Nuclear physics is a complex subject in a complex branch of science that few of us spend much time thinking about or understand very well. However, that is not an excuse to include egregiously-wrong mistakes (apparently intended for their sensational impact) in a program covering the events of the Chernobyl disaster--spending even a few moments in the hour-plus program on the physics would have been a wise investment of time and programming. Perhaps the segment would not have been as sensationalistic, but it would have been more accurate, and instead of being scary--Chernobyl was scary enough as it was!--would have been informative.
To that point, I hope my overview was clear, and apologize in advance for any errors or omissions I made in attempting to explain the basics above!
Personally, I'm ambivalent on nuclear power. As an environmentalist, I see the need to move away from using stored ancient sunlight (in the form of oil and coal and natural gas) as our primary sources of energy. I also see the downsides and impacts of many "green" energy solutions: For example, hydropower dams destroy habitat, potentially killing many species who rely on rivers that freely run, and they pose risks to communities downstream should they fail. Wind turbines can kill migratory birds and impact the behavior (and thus lives) of many animals living near them. Solar panels require polluting mining and manufacturing, both for the panels and batteries needed to store their power, and their installation in large-scale "farms" can disrupt habitat.
Likewise, nuclear power runs the risk of large disasters that contaminate broad areas for hundreds of years, and reactor operation generates waste that is dangerous for thousands of years. Nuclear reactors are complex pieces of technology which like any complex systems can fail in unexpected ways--the least of which being by human error.
Yet coal mining destroys huge amounts of habitat and pollutes even more, and operation of coal power plants dumps toxins like mercury into the air and leaves behind radioactive ash. Natural gas is a potent greenhouse gas--methane is far more so than carbon dioxide, so any that leaks during production and transport, and any that burns incompletely during power generation, is even worse for global warming than the carbon dioxide generated by burning coal, gas, or oil.

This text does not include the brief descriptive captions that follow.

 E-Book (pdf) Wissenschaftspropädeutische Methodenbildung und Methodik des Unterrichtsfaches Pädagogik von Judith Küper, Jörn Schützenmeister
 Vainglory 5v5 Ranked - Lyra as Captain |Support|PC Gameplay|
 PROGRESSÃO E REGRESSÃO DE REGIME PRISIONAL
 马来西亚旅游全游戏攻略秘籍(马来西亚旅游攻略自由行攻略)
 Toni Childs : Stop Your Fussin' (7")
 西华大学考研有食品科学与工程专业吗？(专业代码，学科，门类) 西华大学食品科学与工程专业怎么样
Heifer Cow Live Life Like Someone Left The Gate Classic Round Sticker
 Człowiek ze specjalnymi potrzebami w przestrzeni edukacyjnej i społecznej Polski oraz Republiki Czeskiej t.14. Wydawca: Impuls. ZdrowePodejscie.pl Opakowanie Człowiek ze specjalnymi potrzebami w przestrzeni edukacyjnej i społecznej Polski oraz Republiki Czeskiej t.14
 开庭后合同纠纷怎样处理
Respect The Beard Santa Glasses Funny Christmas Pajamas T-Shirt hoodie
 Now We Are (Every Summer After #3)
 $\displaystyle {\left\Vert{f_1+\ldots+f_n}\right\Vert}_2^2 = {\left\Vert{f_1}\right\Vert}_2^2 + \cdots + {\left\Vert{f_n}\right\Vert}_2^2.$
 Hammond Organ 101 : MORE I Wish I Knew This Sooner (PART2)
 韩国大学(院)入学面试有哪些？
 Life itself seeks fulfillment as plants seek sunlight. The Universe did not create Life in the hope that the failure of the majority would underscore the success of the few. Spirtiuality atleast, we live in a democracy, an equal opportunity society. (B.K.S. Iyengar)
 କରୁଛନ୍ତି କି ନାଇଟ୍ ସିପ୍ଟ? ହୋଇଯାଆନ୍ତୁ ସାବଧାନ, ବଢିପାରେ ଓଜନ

I'm not one of the techno fan bois or "nuclear bros" who shout that nuclear power is far safer than any other power source, nor would I be comfortable with a nuclear power plant right next door (just like I don't want to live right next door to a coal-fired power plant). There are design problems with our current nuclear reactors--designs which haven't changed much in nearly 70 years--and as we saw at Chernobyl and Fukushima, disasters involving nuclear power are hard to control and clean up. The Chernobyl disaster was one of the straws that broke the Soviet Union's back, with the economic cost alone nearly bankrupting the once-superpower. But I am certain there is a place--indeed, a necessity--for nuclear power in our modern society.
Whether it involves "breeder reactors" that create more fuel than they consume (transforming common Uranium-238 or even-more-common Thorium-232 into fissile fuel to continue to power reactors), spent fuel reprocessing (only a small percentage of fuel is "burned" during normal reactor operations today, with the rest contaminated by highly-radioactive waste and stored), or whether it will require a new generation of reactor designs is yet to be seen. The engineering needed to scale up these technologies is not trivial, and statements that a given design is "fail safe" ring hollow given the truism that complex systems will experience unexpected failure modes. But we need energy for our society, need it to maintain every part of our daily lives.
To that end, an accurate understanding, even at a layperson's level, of what actually occurred at Chernobyl is something that serves us all well.